* Begin Article *

In the last few weeks, various news organizations and academic "truth squads" have targeted many of McCain's pronouncements as bald-faced lies. The candidate and his advisers have shrugged, and McCain and his commercials have blithely continued to repeat the falsehoods. He is betting that the voters are too cynical to care.

American politicians are not dummies. From the days when George Washington threw a dollar across the Potomac and Honest Abe split rails, campaigns have tried to mold truth into a "narrative" that advances their interests. They know that the voters—expecting some fibbing and exaggeration and liking a good story—will give them a bit of rein.

But the current Republican offensive against truth is something new. In 30 years of covering American politics, I can think of no more chilling moment than the Sunday morning, shortly before President Bush's re-election in 2004, when I read a story in the New York Times in which one of the president's political adviser's dismissed "the reality-based community" that sought to find solutions in "discernible reality."

"That's not the way the world really works anymore," the aide said. "We're an empire now, and when we act, we create our own reality. And while you're studying that reality—judiciously, as you will—we'll act again, creating other new realities, which you can study too, and that's how things will sort out. We're history's actors...and you, all of you, will be left to just study what we do."

I thought of that quotation when I read in this morning's paper how Vice President Dick Cheney lied to congressional leaders of his own party in 2002, when they privately showed qualms about invading Iraq.

According to former House Republican leader Dick Armey, a Texas conservative who had doubts about the wisdom of an invasion, Cheney told him that Saddam Hussein's nuclear weapons program was on the brink of perfecting portable nuclear devices, which Hussein would surely share with his close personal allies in al Qaeda.

* End Article *
* Begin Stored data *

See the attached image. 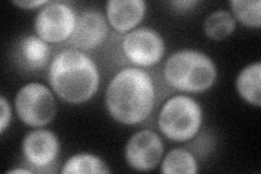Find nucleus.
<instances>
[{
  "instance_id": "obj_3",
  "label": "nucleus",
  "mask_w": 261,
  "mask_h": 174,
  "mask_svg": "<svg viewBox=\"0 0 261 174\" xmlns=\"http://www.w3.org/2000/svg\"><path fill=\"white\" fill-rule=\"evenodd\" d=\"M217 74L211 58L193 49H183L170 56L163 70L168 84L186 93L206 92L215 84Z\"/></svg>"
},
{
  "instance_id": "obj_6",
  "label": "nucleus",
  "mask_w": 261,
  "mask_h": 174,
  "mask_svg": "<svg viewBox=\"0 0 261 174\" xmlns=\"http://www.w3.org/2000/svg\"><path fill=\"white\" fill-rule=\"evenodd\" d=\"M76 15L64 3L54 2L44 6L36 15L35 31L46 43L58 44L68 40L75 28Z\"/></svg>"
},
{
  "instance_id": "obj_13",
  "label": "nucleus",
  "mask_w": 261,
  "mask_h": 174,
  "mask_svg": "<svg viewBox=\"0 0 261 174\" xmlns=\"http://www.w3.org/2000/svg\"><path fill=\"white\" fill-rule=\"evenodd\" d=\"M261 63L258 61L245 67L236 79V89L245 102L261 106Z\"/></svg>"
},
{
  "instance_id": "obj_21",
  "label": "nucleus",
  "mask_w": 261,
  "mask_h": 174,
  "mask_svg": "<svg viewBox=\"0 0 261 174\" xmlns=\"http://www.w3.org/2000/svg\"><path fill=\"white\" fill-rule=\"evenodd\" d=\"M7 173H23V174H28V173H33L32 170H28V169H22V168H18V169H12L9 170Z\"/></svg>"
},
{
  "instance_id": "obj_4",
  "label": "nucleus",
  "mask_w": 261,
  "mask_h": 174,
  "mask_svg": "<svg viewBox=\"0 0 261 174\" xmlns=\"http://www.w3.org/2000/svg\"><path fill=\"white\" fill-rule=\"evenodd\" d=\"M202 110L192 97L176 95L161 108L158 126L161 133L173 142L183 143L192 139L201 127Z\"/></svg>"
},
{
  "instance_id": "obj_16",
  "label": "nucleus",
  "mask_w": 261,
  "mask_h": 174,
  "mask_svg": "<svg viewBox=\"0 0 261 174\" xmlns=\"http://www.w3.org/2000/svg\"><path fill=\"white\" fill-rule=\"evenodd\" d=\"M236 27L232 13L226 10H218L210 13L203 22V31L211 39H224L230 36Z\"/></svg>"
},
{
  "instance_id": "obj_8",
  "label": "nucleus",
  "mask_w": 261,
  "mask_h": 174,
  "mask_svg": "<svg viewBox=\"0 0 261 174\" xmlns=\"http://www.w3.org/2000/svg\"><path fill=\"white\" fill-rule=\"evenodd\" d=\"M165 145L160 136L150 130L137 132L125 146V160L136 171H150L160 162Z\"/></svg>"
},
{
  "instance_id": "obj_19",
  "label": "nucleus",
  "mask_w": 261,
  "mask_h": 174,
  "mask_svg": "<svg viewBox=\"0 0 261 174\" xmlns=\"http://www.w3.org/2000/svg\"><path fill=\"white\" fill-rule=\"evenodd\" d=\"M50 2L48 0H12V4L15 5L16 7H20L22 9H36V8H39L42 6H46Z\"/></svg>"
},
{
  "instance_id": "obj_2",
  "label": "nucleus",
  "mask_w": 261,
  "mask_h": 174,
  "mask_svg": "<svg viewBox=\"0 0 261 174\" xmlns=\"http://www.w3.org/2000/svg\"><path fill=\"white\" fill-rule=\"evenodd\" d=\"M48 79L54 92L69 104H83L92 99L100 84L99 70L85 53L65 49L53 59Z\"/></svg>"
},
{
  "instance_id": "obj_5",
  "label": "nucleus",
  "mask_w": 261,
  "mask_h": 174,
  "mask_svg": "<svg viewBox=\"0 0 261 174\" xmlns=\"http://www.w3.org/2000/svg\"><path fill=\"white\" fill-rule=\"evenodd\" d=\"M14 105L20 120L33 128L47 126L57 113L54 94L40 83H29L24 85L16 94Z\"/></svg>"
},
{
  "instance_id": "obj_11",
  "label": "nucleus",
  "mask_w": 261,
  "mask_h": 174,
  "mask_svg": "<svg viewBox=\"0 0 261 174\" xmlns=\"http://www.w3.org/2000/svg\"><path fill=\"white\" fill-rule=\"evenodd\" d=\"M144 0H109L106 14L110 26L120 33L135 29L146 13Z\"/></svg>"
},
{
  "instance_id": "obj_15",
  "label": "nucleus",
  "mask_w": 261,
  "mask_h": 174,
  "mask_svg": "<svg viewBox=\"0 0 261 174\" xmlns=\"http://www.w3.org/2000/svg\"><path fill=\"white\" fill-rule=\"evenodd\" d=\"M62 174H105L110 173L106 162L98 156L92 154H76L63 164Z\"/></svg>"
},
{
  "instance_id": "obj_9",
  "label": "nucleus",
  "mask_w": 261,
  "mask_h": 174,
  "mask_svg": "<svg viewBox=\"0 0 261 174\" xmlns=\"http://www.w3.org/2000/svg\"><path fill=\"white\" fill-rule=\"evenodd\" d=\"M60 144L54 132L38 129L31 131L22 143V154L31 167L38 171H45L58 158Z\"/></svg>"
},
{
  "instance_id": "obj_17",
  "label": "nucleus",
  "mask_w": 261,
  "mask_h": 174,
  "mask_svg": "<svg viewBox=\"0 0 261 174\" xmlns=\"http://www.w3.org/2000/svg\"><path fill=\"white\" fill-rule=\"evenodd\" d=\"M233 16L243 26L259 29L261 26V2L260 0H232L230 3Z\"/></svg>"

* End Stored data *

Short task:
Carry on the article about political lying and the Bush administration from the point where it stops, before the items.

Output below:
Both assurances were, of course, completely false.

"Did Dick Cheney . . . purposely tell me things he knew to be untrue? I seriously feel that may be the case," Armey told writer Barton Gellman. "Had I known or believed then what I believe now, I would have publicly opposed [the war] resolution right to the bitter end, and I believe I might have stopped it from happening."

Ahhh, Mr. Armey. Welcome to the "reality-based community."

A dean of American historians, Gordon S. Wood, considers the fate of "truth" in his provocative new book of essays, The Purpose of the Past.

"The blurring of fact and fiction is part of the intellectual climate of our postmodern time, dominated as it is by winds of epistemological skepticism and Nietzschean denials of the possibility of objectivity that are sweeping through every humanistic discipline, sometimes with cyclonic ferocity," Wood writes.

And so the great commoner, Sarah Palin, can install a $35,000 tanning bed in her home, yet be Just Like Me. And Alaska supplies 20 percent of America's energy. And challenging the Republican stewardship of the economy is insulting America's workers. And Barack Obama, who plans to cut taxes for middle-class families, will actually raise them.

It is, perhaps, no accident that Republican operatives derisively call Obama "the One." What is their "empire" to "history's actors" but a low-tech Matrix?

("We've had our eye on you for some time now, Mr. Anderson.")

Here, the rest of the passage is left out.